Люба – Любовь… или нескончаемый «Норд-Ост» | страница 89
Вначале я слышать не могла. Я – Платэ. Бабка в самые страшные годы осталась…
К тому же, если бежишь из страны, все окружающие хоронят тебя заживо. Ты – предатель, отброс общества… Поэтому гражданство у тебя отбирают, а там, больной ты человек или старый – плати ВЫКУП – девятьсот рублей с носа, затем тебя облагодетельствуют – поменяют СТО твоих «деревянных» на доллары и – катись колбаской.
Меня не очень трогало, что скажет о моем исчезновении горячий русский патриот Пшежецкий или даже мой друг детства Коля Платэ, но – замечательный Альфред Феликсович! Ему, россиянину до мозга костей, придется живыми хоронить не только меня, но и свою любимую родную сестру Верочку – мою маму…

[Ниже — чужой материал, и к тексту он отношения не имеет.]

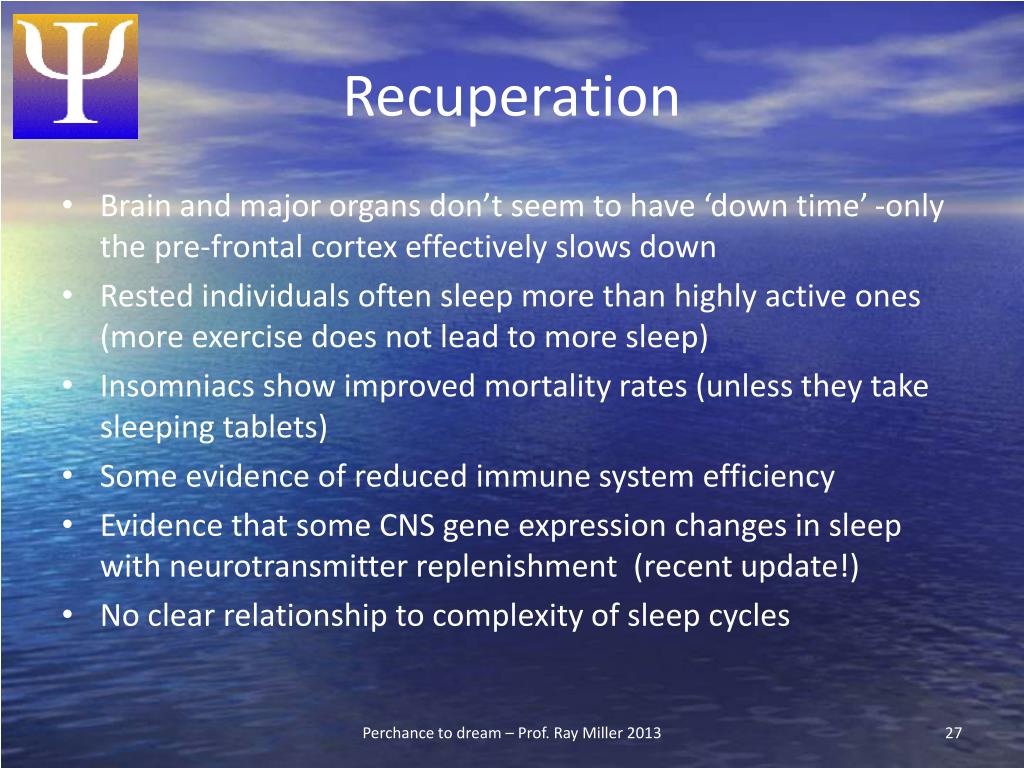 Ψ

Recuperation

• Brain and major organs don’t seem to have ‘down time’ -only the pre-frontal cortex effectively slows down
• Rested individuals often sleep more than highly active ones (more exercise does not lead to more sleep)
• Insomniacs show improved mortality rates (unless they take sleeping tablets)
• Some evidence of reduced immune system efficiency
• Evidence that some CNS gene expression changes in sleep with neurotransmitter replenishment (recent update!)
• No clear relationship to complexity of sleep cycles

Perchance to dream – Prof. Ray Miller 2013

27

По правде говоря, если б грозило только расставание с близкими, я бы, наверное, и босиком ушла.. Но страшно застрять на полдороге, а я эастряну навсегда, если родное государство решит, что мне лучше посидеть на месте. И никогда, никогда!! не удастся рассказать о каторге, которую весь свет принимает за мир социализма и счастья..
Но… подошел час – четыре штампа в моем паспорте говорили о том, что от прежней Любы Рябовой осталась только фамилия. Первый штамп – развод с Сергеем Рябовым, второй – выписка из адмиральского дома, третий – прописка в доме для простых смертных, четвертый – брак с Юрием Маркишем.
Мой второй муж подал документы на выезд из СССР, вместе со своей матерью, в декабре 1972 года. В феврале стало известно, что разрешение получено. 3 марта мы расписались. Фамилию я не меняла, решив остаться Рябовой до тех нор, пока буду в России. Родственники и семья первого мужа знать – не знали о нашей свадьбе и могли представить меня, скорее, на Луне или на Марсе, чем за пределами замечательной советской страны, где им всегда было так хорошо…
Когда в марте Юре Маркишу предложили притти за визой, он заявил, что не уедет без жены. Это была опасная игра и победить в ней можно было только при большой удаче и трезвом расчете. Расчет был прост: у мужа было достаточно конфликтов с погромной советской системой на протяжении всей его жизни. Теперь, когда разрешение, на выезд получено, его постараются выдворить из страны как можно скорее. Мне предстояло сыграть роль безобидного довеска.
– Поверь, у них не будет времени тщательно тебя проверять,– уговаривал меня Юра.
Его виза кончилась 15 апреля 1973 года, а я все еще не подавала документы…
С новой пропиской я отправилась в поликлинику другого района, где меня никто не знал и пожаловалась на астму. Врач, несколько раз клюнув меня фонендоскопом, написал справку: «бронхиальная астма». Естественно, не упоминая в ней ни хлорэтилмеркаптана, ни трудовых увечий – в общем всего того, что было ему неизвестно и что могло бы вызвать подозрение. К тому же в это время у меня в руках был уже второй диплом, который давал мне право называть своей специальностью журналистику. Характеристика с последнего места работа указывала, что я работала редактором и «к работе относилась добросовестно».